### PROBLEM DETAILS
From the text on Lisp functions for accessing an utterance, write out word for word the section between "(item.name ITEM)" and "relations via links.", inclusive.

There are a number of standard functions that allow one to access parts of an utterance and traverse through it.

Functions exist in Lisp (and of course C++) for accessing an utterance. The Lisp access functions are

(utt.relationnames UTT)

returns a list of the names of the relations currently created in UTT.

(utt.relation.items UTT RELATIONNAME)

returns a list of all items in RELATIONNAME in UTT. This is nil if no relation of that name exists. Note for tree relation will give the items in pre-order.

(utt.relation_tree UTT RELATIONNAME)

A Lisp tree presentation of the items RELATIONNAME in UTT. The Lisp bracketing reflects the tree structure in the relation.

(utt.relation.leafs UTT RELATIONNAME)

A list of all the leafs of the items in RELATIONNAME in UTT. Leafs are defined as those items with no daughters within that relation. For simple list relations utt.relation.leafs and utt.relation.items will return the same thing.

(utt.relation.first UTT RELATIONNAME)

returns the first item in RELATIONNAME. Returns nil if this relation contains no items

(utt.relation.last UTT RELATIONNAME)

returns the last (the most next) item in RELATIONNAME. Returns nil if this relation contains no items

(item.feat ITEM FEATNAME)

returns the value of feature FEATNAME in ITEM. FEATNAME may be a feature name, feature function name, or pathname (see below). allowing reference to other parts of the utterance this item is in.

(item.features ITEM)

Returns an assoc list of feature-value pairs of all local features on this item.

(item.name ITEM)

Returns the name of this ITEM. This could also be accessed as (item.feat ITEM 'name).

(item.set_name ITEM NEWNAME)

Sets name on ITEM to be NEWNAME. This is equivalent to (item.set_feat ITEM 'name NEWNAME)

(item.set_feat ITEM FEATNAME FEATVALUE)

set the value of FEATNAME to FEATVALUE in ITEM. FEATNAME should be a simple name and not refer to next, previous or other relations via links.

(item.relation ITEM RELATIONNAME)

Return the item as viewed from RELATIONNAME, or nil if ITEM is not in that relation.

(item.relationnames ITEM)

Return a list of relation names that this item is in.

(item.relationname ITEM)

Return the relation name that this item is currently being viewed as.

(item.next ITEM)

Return the next item in ITEM’s current relation, or nil if there is no next.

(item.prev ITEM)

Return the previous item in ITEM’s current relation, or nil if there is no previous.

(item.parent ITEM)

Return the parent of ITEM in ITEM’s current relation, or nil if there is no parent.

(item.daughter1 ITEM)

Return the first daughter of ITEM in ITEM’s current relation, or nil if there are no daughters.

(item.daughter2 ITEM)

Return the second daughter of ITEM in ITEM’s current relation, or nil if there is no second daughter.

### DATA EXTRACT
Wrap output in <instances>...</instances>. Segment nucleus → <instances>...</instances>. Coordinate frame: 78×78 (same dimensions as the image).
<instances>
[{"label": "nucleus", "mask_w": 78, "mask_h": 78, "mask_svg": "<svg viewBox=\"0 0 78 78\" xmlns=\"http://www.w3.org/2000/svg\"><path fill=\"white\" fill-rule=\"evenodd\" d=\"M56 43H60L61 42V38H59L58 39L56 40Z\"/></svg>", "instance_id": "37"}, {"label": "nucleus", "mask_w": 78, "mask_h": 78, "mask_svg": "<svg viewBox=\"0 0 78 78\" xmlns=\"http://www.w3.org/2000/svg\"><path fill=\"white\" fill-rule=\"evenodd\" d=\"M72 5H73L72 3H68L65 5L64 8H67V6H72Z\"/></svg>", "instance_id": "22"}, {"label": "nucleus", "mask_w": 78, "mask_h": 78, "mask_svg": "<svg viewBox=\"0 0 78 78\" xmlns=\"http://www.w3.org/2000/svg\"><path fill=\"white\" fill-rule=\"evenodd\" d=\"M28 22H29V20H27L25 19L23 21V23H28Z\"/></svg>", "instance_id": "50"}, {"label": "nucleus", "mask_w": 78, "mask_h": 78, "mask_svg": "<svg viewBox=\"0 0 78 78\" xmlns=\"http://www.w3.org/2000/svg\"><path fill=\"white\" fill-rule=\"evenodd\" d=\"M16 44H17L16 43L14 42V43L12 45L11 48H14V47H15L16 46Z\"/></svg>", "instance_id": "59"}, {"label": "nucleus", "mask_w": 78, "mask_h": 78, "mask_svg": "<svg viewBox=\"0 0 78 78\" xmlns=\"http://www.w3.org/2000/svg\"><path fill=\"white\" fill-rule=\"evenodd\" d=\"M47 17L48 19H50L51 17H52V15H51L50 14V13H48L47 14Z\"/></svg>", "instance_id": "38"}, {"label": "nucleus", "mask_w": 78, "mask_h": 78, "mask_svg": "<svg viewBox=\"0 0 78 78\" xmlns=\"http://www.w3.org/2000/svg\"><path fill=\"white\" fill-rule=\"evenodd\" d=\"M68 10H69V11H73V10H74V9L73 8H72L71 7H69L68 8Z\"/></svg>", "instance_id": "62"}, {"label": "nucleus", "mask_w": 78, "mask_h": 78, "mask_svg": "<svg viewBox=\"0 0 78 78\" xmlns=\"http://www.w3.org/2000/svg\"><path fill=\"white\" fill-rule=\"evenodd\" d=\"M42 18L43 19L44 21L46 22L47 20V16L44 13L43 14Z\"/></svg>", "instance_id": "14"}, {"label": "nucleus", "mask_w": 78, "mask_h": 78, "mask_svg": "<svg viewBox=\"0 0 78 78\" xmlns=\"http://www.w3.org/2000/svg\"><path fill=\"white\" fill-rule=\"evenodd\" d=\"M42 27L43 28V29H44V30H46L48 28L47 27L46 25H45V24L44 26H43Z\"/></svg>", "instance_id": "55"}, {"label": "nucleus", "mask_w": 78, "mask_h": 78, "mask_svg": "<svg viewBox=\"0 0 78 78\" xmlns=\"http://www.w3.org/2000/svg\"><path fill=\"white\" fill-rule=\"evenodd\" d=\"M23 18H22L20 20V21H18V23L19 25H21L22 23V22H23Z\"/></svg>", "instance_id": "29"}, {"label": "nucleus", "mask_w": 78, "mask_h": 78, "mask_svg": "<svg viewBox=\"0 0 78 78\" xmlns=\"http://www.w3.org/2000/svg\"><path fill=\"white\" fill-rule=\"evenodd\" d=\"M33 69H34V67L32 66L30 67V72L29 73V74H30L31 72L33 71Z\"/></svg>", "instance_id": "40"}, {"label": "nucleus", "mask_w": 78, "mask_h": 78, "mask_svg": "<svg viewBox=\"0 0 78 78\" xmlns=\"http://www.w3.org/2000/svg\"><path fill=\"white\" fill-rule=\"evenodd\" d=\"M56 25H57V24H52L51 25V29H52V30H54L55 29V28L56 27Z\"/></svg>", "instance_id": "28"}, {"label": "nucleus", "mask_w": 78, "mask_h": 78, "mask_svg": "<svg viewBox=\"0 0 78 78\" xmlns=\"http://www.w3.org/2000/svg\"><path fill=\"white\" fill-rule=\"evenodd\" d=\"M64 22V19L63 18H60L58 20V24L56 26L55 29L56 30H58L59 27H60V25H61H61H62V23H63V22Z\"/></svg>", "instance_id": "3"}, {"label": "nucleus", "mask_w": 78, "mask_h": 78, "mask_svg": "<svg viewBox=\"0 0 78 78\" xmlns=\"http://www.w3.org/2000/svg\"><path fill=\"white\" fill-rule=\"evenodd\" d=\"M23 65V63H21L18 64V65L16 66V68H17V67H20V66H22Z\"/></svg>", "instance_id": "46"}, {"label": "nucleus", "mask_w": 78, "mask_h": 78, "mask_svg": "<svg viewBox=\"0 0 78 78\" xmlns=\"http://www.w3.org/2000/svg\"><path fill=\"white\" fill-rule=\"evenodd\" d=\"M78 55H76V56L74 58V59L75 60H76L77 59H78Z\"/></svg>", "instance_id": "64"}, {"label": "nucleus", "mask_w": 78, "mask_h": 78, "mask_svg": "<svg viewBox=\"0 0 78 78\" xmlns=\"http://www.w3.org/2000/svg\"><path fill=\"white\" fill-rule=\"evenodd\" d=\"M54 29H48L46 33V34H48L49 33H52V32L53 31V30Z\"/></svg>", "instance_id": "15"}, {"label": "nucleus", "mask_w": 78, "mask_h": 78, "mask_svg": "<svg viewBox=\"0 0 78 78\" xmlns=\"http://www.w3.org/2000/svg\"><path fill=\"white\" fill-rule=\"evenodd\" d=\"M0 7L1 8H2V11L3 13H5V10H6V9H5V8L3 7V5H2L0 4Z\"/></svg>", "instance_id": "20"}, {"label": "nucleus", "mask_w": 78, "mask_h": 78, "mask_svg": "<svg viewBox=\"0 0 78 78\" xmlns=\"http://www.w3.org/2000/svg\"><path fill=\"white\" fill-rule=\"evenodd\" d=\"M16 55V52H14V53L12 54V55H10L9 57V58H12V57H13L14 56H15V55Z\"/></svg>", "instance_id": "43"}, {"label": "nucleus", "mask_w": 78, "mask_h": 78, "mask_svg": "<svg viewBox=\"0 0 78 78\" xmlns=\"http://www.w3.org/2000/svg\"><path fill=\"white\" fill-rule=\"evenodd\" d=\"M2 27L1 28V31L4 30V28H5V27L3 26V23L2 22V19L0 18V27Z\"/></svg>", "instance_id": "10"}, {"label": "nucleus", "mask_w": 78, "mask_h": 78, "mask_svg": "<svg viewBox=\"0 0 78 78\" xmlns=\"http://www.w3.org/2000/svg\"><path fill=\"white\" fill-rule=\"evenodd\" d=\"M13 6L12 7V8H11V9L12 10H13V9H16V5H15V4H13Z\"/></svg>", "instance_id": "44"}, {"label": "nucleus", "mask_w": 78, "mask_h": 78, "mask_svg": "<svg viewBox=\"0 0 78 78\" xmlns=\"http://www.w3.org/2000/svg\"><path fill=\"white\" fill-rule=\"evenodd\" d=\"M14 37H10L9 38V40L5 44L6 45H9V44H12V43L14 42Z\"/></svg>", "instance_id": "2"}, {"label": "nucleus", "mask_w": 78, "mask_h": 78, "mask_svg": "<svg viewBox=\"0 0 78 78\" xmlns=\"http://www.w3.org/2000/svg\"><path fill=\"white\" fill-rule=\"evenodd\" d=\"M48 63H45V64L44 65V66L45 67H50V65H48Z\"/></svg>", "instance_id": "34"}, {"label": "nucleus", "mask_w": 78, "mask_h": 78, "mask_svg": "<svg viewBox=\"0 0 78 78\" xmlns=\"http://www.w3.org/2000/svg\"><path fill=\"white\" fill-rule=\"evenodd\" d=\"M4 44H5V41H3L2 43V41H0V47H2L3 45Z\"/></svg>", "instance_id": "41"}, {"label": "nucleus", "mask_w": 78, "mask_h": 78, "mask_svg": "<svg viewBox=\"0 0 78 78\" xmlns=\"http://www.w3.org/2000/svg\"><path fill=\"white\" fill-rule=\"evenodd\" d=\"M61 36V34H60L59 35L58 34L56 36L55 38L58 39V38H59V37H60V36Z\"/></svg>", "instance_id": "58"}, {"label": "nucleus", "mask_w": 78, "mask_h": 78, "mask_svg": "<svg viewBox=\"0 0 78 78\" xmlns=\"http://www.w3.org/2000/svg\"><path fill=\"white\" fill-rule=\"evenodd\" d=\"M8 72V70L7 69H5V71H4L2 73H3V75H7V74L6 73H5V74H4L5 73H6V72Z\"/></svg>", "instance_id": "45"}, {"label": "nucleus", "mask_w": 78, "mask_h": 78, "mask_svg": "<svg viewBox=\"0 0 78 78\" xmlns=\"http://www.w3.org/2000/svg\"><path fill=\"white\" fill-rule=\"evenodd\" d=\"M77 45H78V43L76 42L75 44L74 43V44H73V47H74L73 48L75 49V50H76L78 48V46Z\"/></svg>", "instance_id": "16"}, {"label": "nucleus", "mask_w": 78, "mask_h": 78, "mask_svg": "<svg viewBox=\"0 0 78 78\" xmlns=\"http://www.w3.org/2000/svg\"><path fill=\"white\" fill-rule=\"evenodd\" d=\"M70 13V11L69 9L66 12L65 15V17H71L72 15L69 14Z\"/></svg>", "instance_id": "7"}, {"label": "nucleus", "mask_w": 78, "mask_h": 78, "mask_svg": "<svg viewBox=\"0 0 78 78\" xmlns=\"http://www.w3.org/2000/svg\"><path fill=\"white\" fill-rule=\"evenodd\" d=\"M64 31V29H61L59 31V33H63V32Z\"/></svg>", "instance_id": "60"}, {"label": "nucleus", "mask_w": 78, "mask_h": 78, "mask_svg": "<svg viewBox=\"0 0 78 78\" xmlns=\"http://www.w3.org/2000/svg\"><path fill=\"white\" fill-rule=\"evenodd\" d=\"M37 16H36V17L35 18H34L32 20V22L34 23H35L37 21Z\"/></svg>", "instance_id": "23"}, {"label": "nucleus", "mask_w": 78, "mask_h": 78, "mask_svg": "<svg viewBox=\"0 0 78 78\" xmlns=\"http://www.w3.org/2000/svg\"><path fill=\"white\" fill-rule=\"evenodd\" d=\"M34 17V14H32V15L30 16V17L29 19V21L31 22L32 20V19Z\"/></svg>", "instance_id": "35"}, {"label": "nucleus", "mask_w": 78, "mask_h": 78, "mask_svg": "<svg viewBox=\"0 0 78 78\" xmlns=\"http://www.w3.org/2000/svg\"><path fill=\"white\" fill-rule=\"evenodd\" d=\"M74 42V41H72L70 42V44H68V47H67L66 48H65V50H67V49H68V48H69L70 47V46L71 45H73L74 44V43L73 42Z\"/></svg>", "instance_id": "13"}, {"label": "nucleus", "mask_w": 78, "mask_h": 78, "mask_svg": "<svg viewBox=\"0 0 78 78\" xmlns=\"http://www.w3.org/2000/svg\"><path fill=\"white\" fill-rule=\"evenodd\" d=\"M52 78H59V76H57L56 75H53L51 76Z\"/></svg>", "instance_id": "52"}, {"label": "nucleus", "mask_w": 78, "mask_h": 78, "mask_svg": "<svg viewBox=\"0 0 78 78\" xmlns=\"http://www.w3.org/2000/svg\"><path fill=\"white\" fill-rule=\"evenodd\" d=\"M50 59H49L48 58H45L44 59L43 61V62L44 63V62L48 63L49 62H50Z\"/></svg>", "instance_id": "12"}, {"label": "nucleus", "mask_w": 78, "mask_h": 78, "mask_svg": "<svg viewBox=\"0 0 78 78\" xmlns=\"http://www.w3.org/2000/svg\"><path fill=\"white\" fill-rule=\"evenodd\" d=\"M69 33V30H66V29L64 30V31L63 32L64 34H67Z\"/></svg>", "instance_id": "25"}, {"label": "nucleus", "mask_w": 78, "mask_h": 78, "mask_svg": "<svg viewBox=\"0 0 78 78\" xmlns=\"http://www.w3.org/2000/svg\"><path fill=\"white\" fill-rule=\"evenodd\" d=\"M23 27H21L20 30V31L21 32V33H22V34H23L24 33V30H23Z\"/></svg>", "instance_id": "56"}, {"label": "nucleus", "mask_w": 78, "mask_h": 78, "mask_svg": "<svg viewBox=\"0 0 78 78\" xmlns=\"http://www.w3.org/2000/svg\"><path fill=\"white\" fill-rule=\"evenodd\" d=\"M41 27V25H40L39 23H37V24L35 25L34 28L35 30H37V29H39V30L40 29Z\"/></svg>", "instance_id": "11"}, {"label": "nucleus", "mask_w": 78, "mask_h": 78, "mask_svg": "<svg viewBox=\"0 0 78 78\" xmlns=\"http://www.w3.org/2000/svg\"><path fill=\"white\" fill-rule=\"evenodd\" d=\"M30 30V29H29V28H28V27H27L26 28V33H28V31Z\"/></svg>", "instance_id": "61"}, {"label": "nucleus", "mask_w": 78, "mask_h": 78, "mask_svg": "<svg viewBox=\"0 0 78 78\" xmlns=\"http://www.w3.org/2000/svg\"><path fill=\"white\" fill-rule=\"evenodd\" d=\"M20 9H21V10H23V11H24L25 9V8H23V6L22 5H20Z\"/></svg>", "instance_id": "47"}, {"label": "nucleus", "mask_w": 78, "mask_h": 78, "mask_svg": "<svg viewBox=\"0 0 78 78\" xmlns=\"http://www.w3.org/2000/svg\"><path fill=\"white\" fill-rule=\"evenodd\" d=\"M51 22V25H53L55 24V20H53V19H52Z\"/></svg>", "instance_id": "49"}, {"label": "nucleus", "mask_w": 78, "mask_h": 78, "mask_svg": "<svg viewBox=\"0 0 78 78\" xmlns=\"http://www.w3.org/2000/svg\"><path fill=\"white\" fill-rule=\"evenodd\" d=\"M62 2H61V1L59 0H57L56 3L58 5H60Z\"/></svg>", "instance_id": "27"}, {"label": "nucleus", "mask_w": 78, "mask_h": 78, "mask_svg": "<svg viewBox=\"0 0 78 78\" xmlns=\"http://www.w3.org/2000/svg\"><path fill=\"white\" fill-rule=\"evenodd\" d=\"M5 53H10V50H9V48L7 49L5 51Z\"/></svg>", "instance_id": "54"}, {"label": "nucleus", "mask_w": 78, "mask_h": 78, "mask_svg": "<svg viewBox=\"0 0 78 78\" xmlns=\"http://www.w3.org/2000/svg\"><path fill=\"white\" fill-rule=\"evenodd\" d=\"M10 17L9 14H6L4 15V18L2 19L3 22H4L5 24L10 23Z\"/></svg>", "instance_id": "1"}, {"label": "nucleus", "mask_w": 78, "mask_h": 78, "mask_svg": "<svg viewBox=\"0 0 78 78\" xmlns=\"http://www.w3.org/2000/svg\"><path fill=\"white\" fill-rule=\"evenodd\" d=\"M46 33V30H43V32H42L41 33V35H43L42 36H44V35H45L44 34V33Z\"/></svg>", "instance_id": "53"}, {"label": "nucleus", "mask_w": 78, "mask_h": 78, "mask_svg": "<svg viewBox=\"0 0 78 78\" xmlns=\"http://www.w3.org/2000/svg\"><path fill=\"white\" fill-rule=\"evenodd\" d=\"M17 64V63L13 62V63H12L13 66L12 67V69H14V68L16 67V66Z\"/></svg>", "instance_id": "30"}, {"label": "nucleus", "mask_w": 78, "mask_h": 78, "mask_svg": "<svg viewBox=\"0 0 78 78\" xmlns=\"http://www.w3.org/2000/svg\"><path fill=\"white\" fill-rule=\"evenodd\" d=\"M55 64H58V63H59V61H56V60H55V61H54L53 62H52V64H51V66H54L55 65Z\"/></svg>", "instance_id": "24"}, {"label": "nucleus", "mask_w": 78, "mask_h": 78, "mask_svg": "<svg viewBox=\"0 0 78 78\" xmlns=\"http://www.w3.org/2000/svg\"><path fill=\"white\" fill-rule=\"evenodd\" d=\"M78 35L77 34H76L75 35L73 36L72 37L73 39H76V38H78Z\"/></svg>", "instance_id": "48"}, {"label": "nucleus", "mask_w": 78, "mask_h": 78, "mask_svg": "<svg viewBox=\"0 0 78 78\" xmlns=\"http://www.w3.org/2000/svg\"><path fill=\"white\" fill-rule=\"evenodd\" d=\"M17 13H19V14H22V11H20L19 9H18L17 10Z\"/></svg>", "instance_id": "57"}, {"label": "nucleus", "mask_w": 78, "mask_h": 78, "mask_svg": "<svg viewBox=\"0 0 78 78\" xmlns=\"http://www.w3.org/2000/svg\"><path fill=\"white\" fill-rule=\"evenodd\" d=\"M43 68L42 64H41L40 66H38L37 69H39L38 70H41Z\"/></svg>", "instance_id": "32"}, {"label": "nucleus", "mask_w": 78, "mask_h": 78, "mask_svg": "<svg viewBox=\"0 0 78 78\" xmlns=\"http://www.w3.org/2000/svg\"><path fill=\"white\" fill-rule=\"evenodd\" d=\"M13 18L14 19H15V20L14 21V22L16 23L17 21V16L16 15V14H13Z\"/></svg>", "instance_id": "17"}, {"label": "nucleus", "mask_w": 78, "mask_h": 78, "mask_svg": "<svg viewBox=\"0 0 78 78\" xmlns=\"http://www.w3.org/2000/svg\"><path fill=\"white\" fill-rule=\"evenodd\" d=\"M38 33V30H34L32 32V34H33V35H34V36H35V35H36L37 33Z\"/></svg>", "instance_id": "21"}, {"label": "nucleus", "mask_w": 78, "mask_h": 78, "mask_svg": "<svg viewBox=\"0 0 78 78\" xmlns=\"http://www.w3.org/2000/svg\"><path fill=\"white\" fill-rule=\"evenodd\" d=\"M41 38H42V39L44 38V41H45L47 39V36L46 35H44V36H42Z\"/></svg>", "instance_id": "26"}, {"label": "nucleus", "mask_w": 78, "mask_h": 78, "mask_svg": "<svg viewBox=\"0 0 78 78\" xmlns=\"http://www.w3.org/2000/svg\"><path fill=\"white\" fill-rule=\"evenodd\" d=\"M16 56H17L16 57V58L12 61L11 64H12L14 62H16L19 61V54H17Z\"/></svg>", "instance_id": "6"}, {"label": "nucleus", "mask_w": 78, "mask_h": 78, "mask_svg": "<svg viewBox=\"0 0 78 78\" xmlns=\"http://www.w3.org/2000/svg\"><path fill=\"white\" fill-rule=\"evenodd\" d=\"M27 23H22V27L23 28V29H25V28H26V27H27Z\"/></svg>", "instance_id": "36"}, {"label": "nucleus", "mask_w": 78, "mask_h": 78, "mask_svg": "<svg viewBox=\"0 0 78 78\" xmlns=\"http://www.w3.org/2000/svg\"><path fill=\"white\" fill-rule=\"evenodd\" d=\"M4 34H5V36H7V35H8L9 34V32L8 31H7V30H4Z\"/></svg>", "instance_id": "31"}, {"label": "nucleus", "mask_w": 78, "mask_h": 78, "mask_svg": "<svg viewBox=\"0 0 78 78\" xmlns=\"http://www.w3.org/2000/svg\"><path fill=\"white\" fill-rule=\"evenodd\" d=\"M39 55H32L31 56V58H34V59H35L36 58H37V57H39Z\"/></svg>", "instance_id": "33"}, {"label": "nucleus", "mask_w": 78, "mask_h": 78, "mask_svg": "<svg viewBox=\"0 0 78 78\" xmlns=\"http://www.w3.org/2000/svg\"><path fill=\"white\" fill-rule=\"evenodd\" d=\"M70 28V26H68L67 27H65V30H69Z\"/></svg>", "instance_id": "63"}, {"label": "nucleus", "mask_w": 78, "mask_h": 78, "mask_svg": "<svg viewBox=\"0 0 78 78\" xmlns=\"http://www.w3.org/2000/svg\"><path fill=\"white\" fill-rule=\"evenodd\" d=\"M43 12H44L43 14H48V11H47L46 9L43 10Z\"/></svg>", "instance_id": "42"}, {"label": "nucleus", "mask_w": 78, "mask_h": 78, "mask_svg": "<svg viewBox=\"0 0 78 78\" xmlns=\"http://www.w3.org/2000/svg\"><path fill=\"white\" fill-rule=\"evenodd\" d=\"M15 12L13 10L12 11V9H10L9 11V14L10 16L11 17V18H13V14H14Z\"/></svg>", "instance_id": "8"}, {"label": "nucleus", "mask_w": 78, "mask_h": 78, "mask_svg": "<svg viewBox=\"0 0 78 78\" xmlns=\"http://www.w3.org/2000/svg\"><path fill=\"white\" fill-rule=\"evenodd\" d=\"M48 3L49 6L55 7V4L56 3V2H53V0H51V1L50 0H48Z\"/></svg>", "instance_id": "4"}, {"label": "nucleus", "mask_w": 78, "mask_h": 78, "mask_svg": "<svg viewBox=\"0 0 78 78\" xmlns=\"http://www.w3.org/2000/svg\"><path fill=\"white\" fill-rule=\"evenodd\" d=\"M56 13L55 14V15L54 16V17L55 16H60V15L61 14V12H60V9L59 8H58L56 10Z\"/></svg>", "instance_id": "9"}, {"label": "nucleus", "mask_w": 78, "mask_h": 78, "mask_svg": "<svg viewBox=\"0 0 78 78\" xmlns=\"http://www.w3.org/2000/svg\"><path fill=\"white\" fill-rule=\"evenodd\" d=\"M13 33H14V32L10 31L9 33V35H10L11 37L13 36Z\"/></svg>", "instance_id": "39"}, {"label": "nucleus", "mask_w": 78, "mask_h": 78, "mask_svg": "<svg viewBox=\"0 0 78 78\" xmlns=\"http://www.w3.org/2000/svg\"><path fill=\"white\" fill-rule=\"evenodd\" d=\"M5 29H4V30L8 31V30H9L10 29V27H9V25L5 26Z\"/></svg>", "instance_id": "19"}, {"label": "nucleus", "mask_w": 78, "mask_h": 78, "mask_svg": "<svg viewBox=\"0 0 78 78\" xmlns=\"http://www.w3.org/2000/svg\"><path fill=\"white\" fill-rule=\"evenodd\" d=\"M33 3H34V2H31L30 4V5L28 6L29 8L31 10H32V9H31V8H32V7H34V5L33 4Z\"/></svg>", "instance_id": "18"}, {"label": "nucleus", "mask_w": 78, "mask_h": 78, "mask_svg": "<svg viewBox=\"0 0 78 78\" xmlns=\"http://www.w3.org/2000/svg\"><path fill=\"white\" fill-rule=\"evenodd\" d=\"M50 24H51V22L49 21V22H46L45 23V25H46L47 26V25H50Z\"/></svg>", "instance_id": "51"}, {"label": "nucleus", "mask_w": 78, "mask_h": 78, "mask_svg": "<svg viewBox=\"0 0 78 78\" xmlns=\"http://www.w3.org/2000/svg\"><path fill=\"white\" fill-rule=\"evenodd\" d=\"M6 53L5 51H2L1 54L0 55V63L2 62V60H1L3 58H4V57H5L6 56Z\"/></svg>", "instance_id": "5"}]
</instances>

### SOLUTION FOR THIS EXERCISE
(item.name ITEM)

Returns the name of this ITEM. This could also be accessed as (item.feat ITEM 'name).

(item.set_name ITEM NEWNAME)

Sets name on ITEM to be NEWNAME. This is equivalent to (item.set_feat ITEM 'name NEWNAME)

(item.set_feat ITEM FEATNAME FEATVALUE)

set the value of FEATNAME to FEATVALUE in ITEM. FEATNAME should be a simple name and not refer to next, previous or other relations via links.